**Как выполнить**
Где, согласно выбранному тексту о печенегах и императоре Алексее, печенеги провели зиму после того, как оставили Кипселлу?

**Выбранный текст**
......

Странные речи в устах человека глубоко образованного и, как увидим ниже, умеющего говорить языком истины, любви христианской и гуманности. До того прониклась горделивой ложью официальная Византия, что и ее лучшие люди спокойно плавали в ней, как в привычной стихии. Не пришлось совсем несчастному земледельцу Фракии и Македонии увидеть те счастливые дни, о которых бредила придворная риторика.
Оставив Кипселлу, печенеги расположились недалеко от Адрианополя — в Таврокоме и провели здесь зиму. Жители Адрианопольской области своими слезами могли бы свидетельствовать о том, что законы цивилизованных стран не писаны для диких кочевников. Сам император Алексей, серьезно выслушивавший обязательную лесть, не обманывал себя насчет продолжительности мира с печенегами. Всю зиму он занят был приготовлением возможных средств обороны. В ожидании помощи, обещанной графом Фландрским, он составил особый отборный полк так называемых архонтопулов из сыновей убитых воинов, наименованный так (архонтопулы — сыновья архонтов) ради почета и поощрения к военной доблести. Специально приготовленный к борьбе с печенегами и обученный самим, опытным в военной тактике, императором, этот двухтысячный отряд напоминал классически образованной дочери Алексея «священный отряд лаконцев»[57].

......

**Предоставленные данные**

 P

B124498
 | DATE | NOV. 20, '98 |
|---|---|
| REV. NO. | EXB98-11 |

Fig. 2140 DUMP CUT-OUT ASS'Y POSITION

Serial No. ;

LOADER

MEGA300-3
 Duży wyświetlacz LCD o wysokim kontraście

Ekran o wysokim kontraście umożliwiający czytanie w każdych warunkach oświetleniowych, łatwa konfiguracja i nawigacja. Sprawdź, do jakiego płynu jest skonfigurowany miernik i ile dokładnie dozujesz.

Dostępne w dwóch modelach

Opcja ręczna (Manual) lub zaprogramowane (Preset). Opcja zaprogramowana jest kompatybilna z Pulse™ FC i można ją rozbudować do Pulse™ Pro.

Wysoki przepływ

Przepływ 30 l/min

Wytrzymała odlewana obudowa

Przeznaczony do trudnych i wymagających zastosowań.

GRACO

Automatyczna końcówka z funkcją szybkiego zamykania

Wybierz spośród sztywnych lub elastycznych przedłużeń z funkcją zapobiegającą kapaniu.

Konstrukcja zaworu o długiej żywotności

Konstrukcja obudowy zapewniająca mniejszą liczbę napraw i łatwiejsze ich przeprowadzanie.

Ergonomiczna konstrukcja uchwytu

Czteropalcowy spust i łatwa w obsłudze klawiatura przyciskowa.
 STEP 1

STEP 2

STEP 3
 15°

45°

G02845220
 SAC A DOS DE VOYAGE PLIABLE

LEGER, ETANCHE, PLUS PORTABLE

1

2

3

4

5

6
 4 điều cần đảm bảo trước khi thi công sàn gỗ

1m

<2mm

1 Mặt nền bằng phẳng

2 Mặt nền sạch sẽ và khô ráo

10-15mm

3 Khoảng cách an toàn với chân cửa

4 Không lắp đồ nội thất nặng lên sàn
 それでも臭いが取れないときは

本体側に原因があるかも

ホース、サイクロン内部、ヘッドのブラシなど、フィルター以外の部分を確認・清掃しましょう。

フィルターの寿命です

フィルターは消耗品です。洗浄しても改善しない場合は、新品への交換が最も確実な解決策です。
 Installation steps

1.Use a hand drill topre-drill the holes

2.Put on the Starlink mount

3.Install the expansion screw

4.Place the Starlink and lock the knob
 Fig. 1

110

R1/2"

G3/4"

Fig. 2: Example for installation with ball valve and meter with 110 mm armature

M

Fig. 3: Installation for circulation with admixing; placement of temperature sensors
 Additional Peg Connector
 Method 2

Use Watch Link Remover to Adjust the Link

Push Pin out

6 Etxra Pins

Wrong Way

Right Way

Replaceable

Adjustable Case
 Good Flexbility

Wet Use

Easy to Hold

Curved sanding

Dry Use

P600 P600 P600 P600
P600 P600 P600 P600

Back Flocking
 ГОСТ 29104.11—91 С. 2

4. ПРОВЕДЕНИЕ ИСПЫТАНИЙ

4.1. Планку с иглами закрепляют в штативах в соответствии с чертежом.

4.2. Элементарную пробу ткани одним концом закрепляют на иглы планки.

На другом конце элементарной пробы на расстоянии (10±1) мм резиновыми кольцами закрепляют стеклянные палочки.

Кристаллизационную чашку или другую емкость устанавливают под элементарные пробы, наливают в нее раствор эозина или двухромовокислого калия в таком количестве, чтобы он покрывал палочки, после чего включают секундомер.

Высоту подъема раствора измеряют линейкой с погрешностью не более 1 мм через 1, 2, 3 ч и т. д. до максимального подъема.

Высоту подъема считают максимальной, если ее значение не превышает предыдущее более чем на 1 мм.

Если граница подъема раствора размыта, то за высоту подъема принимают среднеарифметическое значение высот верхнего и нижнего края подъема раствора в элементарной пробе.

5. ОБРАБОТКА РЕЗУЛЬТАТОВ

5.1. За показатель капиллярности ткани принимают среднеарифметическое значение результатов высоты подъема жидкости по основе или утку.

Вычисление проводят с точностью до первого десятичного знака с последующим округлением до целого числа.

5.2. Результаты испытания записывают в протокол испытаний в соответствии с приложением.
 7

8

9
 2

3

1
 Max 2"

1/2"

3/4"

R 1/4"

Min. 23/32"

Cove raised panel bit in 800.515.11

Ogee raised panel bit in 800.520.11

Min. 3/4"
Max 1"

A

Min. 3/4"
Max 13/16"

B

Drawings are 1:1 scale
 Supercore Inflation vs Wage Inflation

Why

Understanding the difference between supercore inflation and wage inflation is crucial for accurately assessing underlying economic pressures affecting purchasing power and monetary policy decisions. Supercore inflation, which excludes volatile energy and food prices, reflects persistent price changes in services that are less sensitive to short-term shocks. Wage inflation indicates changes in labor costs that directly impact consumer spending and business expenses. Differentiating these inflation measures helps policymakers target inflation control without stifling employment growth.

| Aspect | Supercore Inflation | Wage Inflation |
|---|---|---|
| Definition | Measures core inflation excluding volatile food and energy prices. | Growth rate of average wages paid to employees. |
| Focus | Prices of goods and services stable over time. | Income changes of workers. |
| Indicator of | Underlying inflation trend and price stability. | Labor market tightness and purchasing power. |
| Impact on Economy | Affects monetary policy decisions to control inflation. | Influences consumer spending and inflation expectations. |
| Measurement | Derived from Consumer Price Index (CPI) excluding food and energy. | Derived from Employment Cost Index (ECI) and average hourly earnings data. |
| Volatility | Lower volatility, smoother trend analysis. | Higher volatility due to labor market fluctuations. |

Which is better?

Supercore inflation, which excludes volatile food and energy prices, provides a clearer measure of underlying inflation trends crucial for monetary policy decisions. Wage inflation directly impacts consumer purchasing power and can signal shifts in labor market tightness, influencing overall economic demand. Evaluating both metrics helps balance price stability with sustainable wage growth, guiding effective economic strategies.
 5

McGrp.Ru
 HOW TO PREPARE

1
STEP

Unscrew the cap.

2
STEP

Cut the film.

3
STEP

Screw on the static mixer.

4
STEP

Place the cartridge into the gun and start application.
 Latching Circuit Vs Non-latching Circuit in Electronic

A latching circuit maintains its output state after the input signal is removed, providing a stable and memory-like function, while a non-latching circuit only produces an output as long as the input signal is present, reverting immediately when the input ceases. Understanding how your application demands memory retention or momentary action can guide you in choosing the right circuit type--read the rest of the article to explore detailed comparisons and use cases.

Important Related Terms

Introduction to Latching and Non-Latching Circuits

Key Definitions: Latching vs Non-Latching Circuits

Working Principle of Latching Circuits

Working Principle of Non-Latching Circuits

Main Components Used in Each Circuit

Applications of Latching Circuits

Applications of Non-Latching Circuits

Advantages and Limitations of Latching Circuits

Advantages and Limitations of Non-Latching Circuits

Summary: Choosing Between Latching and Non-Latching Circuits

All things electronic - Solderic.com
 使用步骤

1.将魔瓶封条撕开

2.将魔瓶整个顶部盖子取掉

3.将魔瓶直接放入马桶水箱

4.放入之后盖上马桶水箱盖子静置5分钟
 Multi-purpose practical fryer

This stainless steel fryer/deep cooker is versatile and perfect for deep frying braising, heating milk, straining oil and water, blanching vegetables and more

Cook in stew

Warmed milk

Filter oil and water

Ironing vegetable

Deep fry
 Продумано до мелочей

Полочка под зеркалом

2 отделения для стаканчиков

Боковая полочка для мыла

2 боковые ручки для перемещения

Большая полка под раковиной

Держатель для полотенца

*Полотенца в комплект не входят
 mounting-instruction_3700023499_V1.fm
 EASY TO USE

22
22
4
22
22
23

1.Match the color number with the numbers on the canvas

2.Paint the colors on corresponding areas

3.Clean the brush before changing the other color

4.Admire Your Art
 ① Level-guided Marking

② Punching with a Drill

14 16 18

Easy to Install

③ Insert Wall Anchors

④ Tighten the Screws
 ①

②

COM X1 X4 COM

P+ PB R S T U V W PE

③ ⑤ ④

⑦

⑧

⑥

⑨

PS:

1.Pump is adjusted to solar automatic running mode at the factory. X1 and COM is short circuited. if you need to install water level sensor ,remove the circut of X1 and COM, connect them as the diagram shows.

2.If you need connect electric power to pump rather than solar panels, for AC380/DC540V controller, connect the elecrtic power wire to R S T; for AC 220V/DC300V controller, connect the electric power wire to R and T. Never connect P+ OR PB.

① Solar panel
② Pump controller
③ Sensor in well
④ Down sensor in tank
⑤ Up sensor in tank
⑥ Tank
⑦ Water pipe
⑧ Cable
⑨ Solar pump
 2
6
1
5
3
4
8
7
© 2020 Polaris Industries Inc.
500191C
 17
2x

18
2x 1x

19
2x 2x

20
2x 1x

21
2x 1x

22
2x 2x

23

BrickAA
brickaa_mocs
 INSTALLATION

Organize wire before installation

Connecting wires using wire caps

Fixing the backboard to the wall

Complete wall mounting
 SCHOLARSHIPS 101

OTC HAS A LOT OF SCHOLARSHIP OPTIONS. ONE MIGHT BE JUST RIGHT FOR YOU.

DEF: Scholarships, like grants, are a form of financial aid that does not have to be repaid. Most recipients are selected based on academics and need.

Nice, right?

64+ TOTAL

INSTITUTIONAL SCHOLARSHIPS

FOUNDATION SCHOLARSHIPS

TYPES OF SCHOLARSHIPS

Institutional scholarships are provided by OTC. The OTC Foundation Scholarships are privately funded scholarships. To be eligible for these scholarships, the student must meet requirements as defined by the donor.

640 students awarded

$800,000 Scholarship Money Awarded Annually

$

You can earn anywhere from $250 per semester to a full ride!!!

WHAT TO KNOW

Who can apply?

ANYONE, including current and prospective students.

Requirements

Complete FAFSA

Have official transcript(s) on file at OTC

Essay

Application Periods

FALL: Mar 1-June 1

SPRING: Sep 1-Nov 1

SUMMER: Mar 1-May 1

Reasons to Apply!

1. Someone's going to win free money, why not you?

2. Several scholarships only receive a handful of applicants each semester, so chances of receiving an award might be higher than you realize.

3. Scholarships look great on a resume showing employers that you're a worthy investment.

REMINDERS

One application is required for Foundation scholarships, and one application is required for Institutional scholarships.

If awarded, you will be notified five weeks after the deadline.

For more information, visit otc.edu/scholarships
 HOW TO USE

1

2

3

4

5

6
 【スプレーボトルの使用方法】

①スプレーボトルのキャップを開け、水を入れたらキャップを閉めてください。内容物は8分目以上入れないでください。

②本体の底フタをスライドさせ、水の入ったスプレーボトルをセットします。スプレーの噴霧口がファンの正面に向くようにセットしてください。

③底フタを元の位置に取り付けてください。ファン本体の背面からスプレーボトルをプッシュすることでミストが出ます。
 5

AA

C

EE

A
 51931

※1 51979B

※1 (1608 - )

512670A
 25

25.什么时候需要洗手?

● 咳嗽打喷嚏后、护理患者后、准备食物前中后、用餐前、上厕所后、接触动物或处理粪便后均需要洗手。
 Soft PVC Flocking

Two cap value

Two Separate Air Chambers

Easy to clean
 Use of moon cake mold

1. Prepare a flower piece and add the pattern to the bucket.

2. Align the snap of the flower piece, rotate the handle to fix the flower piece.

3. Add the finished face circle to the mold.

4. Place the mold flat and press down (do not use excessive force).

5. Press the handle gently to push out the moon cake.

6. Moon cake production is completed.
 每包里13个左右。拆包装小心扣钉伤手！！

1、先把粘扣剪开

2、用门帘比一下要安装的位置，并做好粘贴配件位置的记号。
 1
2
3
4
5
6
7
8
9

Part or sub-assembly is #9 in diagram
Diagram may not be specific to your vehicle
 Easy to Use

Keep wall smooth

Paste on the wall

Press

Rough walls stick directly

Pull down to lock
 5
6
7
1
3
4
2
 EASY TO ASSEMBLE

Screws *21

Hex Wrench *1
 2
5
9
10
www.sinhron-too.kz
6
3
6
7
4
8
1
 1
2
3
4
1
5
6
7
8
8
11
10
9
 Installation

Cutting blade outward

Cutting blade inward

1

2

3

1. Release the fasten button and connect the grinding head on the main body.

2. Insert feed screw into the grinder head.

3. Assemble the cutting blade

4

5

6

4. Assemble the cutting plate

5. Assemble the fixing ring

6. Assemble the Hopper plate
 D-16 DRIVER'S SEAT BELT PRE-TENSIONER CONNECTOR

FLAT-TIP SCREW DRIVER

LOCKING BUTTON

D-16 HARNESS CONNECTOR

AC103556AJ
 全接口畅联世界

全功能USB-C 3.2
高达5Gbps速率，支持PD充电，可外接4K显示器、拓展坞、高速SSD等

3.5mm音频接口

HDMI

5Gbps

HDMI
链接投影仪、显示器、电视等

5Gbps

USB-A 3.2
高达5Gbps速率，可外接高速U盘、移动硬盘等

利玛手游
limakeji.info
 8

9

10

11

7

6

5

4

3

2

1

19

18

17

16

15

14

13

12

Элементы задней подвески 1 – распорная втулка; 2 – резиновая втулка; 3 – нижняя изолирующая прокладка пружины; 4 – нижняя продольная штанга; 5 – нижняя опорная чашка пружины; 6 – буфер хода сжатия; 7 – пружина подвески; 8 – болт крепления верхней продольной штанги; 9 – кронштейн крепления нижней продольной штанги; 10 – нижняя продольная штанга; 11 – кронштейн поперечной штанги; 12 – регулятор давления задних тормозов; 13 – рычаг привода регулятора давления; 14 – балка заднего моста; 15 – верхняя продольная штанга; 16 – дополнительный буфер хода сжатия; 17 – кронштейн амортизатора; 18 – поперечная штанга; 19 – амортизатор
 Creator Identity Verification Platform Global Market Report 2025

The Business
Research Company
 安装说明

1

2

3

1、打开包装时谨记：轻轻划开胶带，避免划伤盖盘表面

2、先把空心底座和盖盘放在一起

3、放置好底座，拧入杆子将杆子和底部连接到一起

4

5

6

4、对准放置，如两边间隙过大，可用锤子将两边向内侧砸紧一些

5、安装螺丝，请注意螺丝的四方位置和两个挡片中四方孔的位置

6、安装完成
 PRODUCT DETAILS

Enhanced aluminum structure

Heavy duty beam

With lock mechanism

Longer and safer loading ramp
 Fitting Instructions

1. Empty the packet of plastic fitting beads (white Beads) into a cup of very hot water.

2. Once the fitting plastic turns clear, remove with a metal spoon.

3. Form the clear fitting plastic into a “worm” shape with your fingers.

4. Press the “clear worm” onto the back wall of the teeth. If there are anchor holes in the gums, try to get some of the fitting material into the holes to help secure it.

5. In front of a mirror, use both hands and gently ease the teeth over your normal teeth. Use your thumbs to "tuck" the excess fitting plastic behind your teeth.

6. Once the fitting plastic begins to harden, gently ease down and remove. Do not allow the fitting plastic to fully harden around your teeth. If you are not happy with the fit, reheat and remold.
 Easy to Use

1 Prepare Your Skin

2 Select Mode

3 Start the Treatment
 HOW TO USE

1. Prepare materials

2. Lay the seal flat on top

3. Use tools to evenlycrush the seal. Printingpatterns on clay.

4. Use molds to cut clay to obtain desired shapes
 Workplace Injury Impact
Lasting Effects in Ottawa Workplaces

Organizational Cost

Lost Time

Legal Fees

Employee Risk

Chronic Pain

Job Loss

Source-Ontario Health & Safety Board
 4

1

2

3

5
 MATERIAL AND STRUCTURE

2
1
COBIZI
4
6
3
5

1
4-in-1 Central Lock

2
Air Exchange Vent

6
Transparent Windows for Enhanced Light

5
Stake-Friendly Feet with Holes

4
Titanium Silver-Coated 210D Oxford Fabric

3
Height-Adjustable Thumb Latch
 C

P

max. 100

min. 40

......

**Ответ на задание**
В Таврокоме, недалеко от Адрианополя.